France’s secret off-piste skiing spot

24th January 2018, by Abi Butcher

No fights on a powder day: what's not to like about skiing in the Haute Maurienne Vanoise?

No fights on a powder day: what's not to like about skiing in the Haute Maurienne Vanoise?

Fred Buttard founded UpGuides with his business partner Victor Charon in 2012, but qualified as an IFMGA mountain guide in 2005, spending eight years working in Chamonix and four years in Val d’Isere. He explains his love of the Haute Maurienne Vanoise.

“The Maurienne is my home valley, I have a really special feeling for it, but if you look at it rationally, and compare it to Chamonix or Val d’Isère, it’s like those places were 30 years ago,” he says.

The Haute Maurienne Vanoise sits in the northern French Alps, running parallel to the Tarentaise Valley — home to the likes of Alpe d’Huez, Val d’Isère and the Les Trois Vallees — but with a fraction of the tourists or the infrastructure. Glance up at the mountains and you see trees, rock faces and crystal-white peaks, not a criss-cross of chairlifts and high-rise buildings. There are a mere handful or Brits — those who have come to the valley and stayed for the love of it — but no “seasonaires”. The Haute Maurienne Vanoise is owned and run by the people who live here and farm the land — ESF instructors who get up at 5am to milk their cows before going to work on the slopes for the day.

While it’s a wonderfully family-friendly ski area, gentle slopes and home runs, the longest green run in the world and careful skiers, the reason Fred chose to return to the Haute Maurienne Vanoise to set up his business is freeride options here — on empty mountains.

“The skiing here is not so different from Chamonix or Val d’Isère. I’d be lying if I said the runs are as long, or there are as many couloirs as in Chamonix, but there is so much to do here — I’m not ashamed of what we this valley has to offer,” he says.

“People these days are so focused on big and high mountains, but mountains like that are not best for skiing — they’re affected by high winds and bad weather and so you can’t access all the time. Smaller mountains make much more sense for skiers”

Crucially, adds Fred, there’s no fight in the Maurienne for powder: “You can take it easy, start your day with a coffee instead of a fight in the lift queue and to be first on the slopes. I have crazy memories from Val d’Isere, when you had only one chance after a nice dump of good snow for fresh tracks.”


Maurienne local: Fred Buttard, founder of Upguides

So what are some of the best lines in the Haute Maurienne Vanoise?

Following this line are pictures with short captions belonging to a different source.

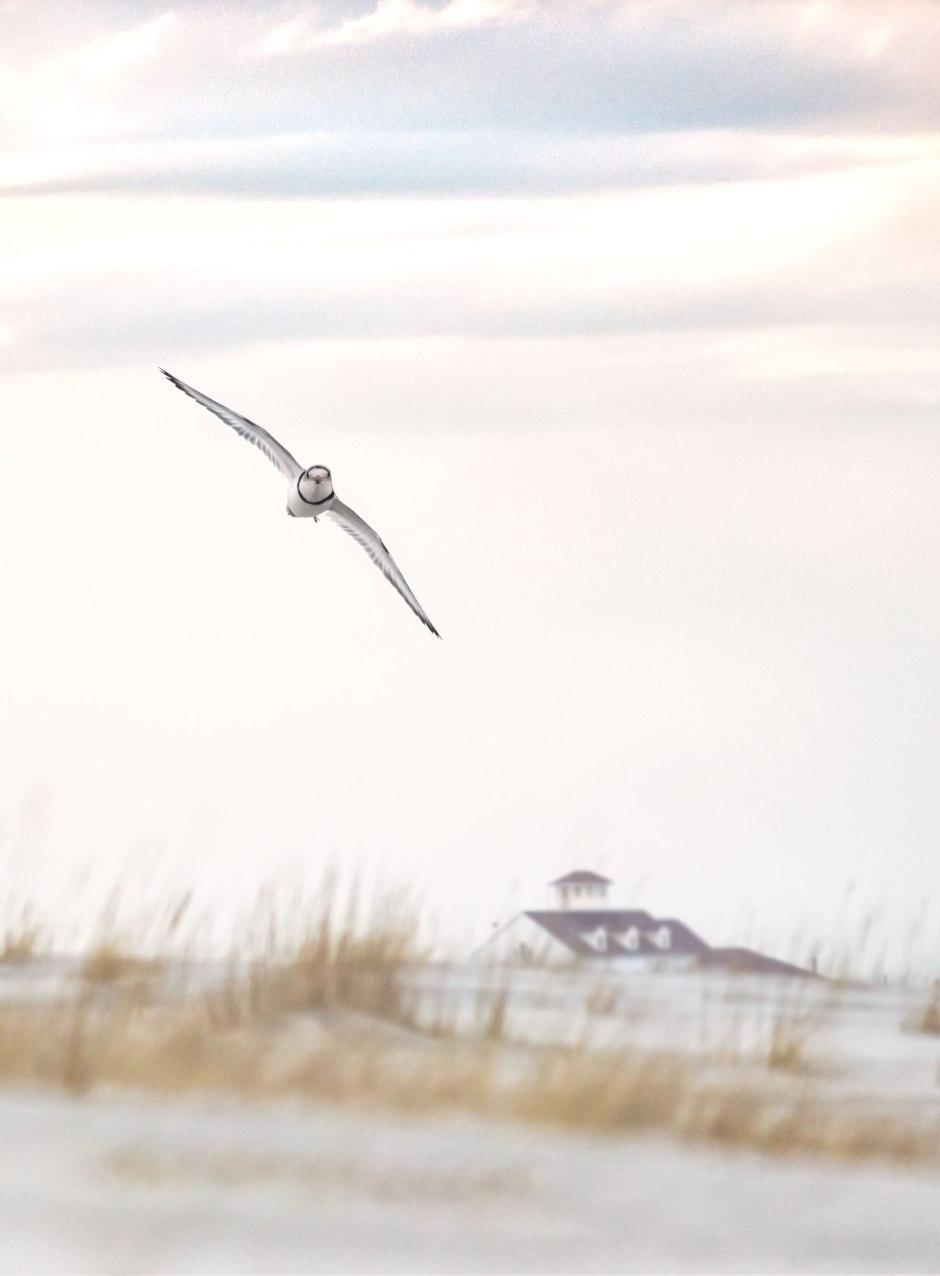 piping-plover-flight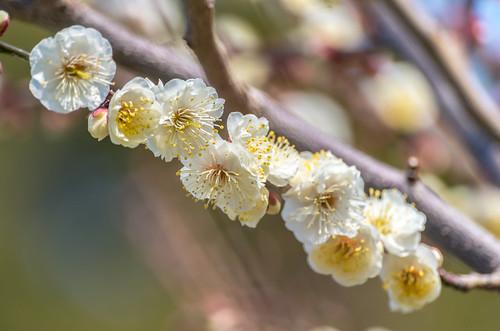 早咲きの梅 5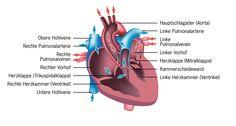 Wie funktioniert das Herz? Über die Arbeit und den Aufbau eines raffiniert aufgebauten Organs - Ratgeber Herzinsuffizienz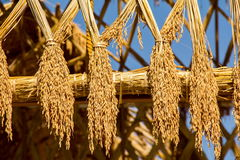 Telhado do arroz Imagens de Stock Royalty Free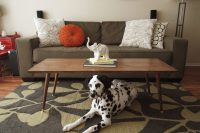 DIY Mid-Century Modern Coffee Table  Jamie Bartlett Design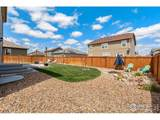 3712 Torch Lily St - Photo 28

“We have a lot of great skiing accessible from the lift with just a short climb. The first line I’d have Col des Hautes in Aussois, 300m vertical of climbing and 1600m of skiing down, a really good ratio,” says Fred. “It’s north-east, with the pitch beginning around 35-40 degrees, getting slowly less steep with really nice and relaxed skiing all the way down to the village.”

“My second choice would be Le Grand Vallon in Valfrejus, which again is a really good combination of just a short walk from the lift over a ridge, from where you can ski down into a huge bowl. It’s not really steep but it has some really good skiing – you finish the run towards the valley where there is a really steep slope to exit.”

On top of the skiing here, Italy is just a short drive through the Frejus tunnel says Fred.
“When the conditions are good we try to go to Italy – that’s what’s really magic here, it’s two different worlds, it can be white and cold on one side of the tunnel and green and warm on the other. Conditions can be so different it gives us even more option”

As well as excellent skiing opportunities, the prices in the Haute Maurienne Vanoise are much cheaper than surrounding areas. Hotels, restaurants, food and lift pass for the area’s five main resorts are a fraction of the cost of the mega resorts just over the Vanoise national park.

But by telling people, are we not going to ruin its charm? Fred says it’s a conflict — locals want to keep it a secret, but in the same moment everyone in the valley makes their living from tourism (it’s a huge cycling area in the summer, with the Col de L’Iseran at the neck of the valley). Having watched the Tarentaise growing so fast, Fred says locals are “waking up” a little and making the most of the positives the Haute Maurienne Vanoise has to offer.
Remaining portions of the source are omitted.